_Text:_

HCA2 That’s cold to me.
HCA1 It’s a money making business.
HCA2 Give us time to get over it and then bring them [new resident] in the room.
HCA1 We’re told to clear the room at 3 pm and that someone new is coming in at 5 o’clock.
HCA4 There’s no time to spend getting it [deceased belongings] all together nice. What are the family going to think? I think it should be left a day.
HCA3 I don’t know how you girls feel, but I think what would be nice would be to get the room blessed for that soul that’s travelling on. It’s nice for that next person.”
(Focus Group 6)
Despite the fact that participants viewed their role as working as part of the “facility family” the reality of working in a commercial business was evident in the turnover of residents they were witness to. Participants voiced their struggles with this quick turn-over, particularly in relation to managing their own bereavement experience.
“I learn from the ones who have been here for a long time”
The majority of participants had a wealth of experience in caring for dying residents, with some having worked at the same facility for over 20 years. However, it was apparent that they did not generally discuss their knowledge and skills amongst themselves, or even recognise that they had developed expertise in this area. Interestingly, when given the opportunity to consider the sorts of skills they did have within the context of the focus group, there was a realisation amongst participants that they were skilled providers of end of life care, despite having no formal qualifications.
HCA 3 “I think it’s something we just do, unless we talk about it [caring for dying residents] then it’s part of our everyday working life. I know that we have got skills that we don’t realise. Yeah, I suppose it is quite special.”
(Focus Group 1)
When participants were asked to describe how they learnt to care for dying resident, most responded by stating they learnt their skills from working alongside other more experienced HCAs. Participants who were relatively new to their role and therefore identified specific knowledge and skills gaps were particularly in favour of this approach:
HCA 5 “My first death was on a day shift; it was good because I had the help of other HCAs as well so I wasn’t forced into it. I went in with another HCA because I was obviously too scared to go in by myself but it was nice to see they weren’t suffering.” (Focus Group 5)
As noted in the background, the majority of work to upskill HCAs within New Zealand, in line with many other developed countries, has been through the provision of didactic education programmes. Participants were therefore asked to consider whether this sort of formal education had a role in increasing HCAs’ knowledge of caring for dying residents. It was therefore interesting that many of the more experienced HCAs claimed that a classroom based approach would not be helpful to their learning, as they are used to being very practice focused:
HCA 2 “Sometimes, not all the time, sometimes it [workshops] can be extremely boring
[Everyone laughs]
HCA 1 We’re so used to being on our feet all day that when you have to sit…
HCA 2 I could go to sleep.
HCA 3 It’s a different sort of pace.”
(Focus Group 1)
Discussion
This study addresses a significant gap in current knowledge in relation to understanding and exploring the views and experiences of HCAs caring for dying residents in aged residential care. Our findings confirm that HCAs play a critical role in the care of imminently dying residents in this setting, yet they experience significant barriers that limited their ability to maximise their contribution to end of life care delivery. Most notably, it was apparent that HCAs frequently felt that their unique skills and expertise were rarely acknowledged by the wider team, and as such they were also not adequately supported to manage their repeated exposure to death and dying.

_Problem description:_ Reproduce word for word the passage of the text on caring for dying residents that begins at "HCA1 We’re told" and ends after "left a day.". The material that comes after this text is separate from it.

_Data block:_
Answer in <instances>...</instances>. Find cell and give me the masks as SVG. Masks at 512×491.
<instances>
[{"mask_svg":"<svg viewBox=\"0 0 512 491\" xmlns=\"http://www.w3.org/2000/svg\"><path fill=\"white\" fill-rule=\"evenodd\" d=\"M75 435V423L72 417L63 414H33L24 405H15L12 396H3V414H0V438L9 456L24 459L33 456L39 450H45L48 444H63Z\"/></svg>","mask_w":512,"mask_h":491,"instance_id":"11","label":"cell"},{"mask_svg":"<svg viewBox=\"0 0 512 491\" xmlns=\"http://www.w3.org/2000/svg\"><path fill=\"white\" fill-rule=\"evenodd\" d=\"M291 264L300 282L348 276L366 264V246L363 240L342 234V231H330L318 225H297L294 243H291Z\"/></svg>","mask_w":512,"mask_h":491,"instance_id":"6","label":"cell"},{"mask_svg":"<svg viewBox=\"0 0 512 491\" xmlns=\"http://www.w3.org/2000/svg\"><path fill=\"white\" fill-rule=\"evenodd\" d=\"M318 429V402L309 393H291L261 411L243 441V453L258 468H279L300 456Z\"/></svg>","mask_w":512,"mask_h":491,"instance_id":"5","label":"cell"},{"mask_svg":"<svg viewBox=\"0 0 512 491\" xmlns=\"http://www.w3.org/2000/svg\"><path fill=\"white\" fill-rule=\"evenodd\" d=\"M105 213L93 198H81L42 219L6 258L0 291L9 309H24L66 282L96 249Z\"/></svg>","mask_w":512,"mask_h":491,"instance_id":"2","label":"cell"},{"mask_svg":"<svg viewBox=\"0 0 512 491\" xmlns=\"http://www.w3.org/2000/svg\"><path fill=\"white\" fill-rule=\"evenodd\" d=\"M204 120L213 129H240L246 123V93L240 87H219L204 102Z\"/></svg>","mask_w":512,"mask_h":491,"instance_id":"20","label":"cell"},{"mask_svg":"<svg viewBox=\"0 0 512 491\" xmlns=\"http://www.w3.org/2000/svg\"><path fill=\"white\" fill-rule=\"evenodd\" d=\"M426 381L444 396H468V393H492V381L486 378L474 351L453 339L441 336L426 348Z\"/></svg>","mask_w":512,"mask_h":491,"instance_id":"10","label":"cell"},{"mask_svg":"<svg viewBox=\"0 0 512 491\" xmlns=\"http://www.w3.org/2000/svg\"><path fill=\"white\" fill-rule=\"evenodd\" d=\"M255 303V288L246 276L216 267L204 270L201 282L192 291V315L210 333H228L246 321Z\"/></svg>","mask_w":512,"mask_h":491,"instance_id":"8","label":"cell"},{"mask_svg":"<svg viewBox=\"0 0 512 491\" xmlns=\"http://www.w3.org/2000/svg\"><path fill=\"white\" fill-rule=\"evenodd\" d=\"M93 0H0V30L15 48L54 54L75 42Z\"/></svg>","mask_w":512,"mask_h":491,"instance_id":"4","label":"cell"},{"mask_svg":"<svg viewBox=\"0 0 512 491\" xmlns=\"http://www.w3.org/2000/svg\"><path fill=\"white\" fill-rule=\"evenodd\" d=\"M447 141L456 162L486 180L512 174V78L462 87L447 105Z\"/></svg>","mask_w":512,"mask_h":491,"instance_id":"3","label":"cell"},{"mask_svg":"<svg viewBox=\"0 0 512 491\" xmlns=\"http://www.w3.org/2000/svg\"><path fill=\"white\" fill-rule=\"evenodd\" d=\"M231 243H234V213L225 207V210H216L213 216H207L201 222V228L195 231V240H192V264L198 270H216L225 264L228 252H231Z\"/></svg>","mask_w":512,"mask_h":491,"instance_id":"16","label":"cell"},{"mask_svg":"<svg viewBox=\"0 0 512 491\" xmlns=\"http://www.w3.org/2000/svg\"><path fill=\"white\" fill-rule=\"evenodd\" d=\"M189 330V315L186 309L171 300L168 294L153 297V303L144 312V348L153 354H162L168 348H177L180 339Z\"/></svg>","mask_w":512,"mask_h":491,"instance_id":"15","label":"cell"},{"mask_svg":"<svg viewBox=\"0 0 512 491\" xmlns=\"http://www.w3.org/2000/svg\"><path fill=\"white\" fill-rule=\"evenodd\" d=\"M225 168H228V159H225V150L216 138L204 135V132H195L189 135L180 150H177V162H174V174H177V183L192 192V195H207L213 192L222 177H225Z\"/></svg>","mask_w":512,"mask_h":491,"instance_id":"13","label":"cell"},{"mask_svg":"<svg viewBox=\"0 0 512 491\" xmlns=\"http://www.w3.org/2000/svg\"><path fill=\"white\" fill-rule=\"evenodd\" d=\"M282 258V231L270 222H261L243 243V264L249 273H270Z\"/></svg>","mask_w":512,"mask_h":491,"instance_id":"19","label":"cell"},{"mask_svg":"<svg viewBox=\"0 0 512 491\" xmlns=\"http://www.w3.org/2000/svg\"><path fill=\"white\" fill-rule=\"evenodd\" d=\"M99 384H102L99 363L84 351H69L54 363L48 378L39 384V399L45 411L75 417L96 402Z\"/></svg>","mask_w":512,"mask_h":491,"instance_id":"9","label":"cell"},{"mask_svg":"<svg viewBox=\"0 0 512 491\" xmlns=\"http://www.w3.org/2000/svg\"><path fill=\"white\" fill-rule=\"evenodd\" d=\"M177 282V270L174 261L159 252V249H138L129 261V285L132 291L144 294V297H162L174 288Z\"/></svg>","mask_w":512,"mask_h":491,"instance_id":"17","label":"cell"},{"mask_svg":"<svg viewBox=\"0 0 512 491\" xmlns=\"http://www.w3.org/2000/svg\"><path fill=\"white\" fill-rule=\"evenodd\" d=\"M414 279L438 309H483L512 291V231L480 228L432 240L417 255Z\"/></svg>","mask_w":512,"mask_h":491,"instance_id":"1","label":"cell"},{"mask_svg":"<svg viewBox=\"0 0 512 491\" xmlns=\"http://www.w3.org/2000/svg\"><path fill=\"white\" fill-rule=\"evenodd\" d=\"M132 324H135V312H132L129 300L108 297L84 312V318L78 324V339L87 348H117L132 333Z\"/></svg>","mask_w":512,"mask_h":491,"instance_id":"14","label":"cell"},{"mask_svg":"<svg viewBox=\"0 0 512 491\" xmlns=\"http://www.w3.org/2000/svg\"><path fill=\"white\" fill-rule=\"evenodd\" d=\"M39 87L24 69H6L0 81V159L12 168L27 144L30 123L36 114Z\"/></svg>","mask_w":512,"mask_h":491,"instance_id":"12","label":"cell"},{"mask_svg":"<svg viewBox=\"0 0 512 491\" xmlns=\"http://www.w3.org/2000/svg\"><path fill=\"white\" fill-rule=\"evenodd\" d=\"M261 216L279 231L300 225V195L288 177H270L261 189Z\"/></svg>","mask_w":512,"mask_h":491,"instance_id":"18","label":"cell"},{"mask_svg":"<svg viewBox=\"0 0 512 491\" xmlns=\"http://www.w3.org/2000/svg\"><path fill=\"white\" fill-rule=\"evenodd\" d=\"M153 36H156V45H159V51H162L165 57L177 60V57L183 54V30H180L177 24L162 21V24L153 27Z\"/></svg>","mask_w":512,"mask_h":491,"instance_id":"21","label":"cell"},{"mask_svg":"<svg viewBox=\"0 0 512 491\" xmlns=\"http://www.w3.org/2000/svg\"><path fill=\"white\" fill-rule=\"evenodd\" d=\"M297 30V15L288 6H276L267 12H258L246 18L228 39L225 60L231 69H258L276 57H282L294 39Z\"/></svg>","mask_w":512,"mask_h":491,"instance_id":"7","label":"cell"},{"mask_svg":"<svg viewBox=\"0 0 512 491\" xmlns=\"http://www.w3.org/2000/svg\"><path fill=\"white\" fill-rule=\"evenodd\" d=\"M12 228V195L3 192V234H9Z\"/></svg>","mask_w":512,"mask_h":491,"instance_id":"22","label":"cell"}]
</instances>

_Solution to this exercise:_
HCA1 We’re told to clear the room at 3 pm and that someone new is coming in at 5 o’clock.
HCA4 There’s no time to spend getting it [deceased belongings] all together nice. What are the family going to think? I think it should be left a day.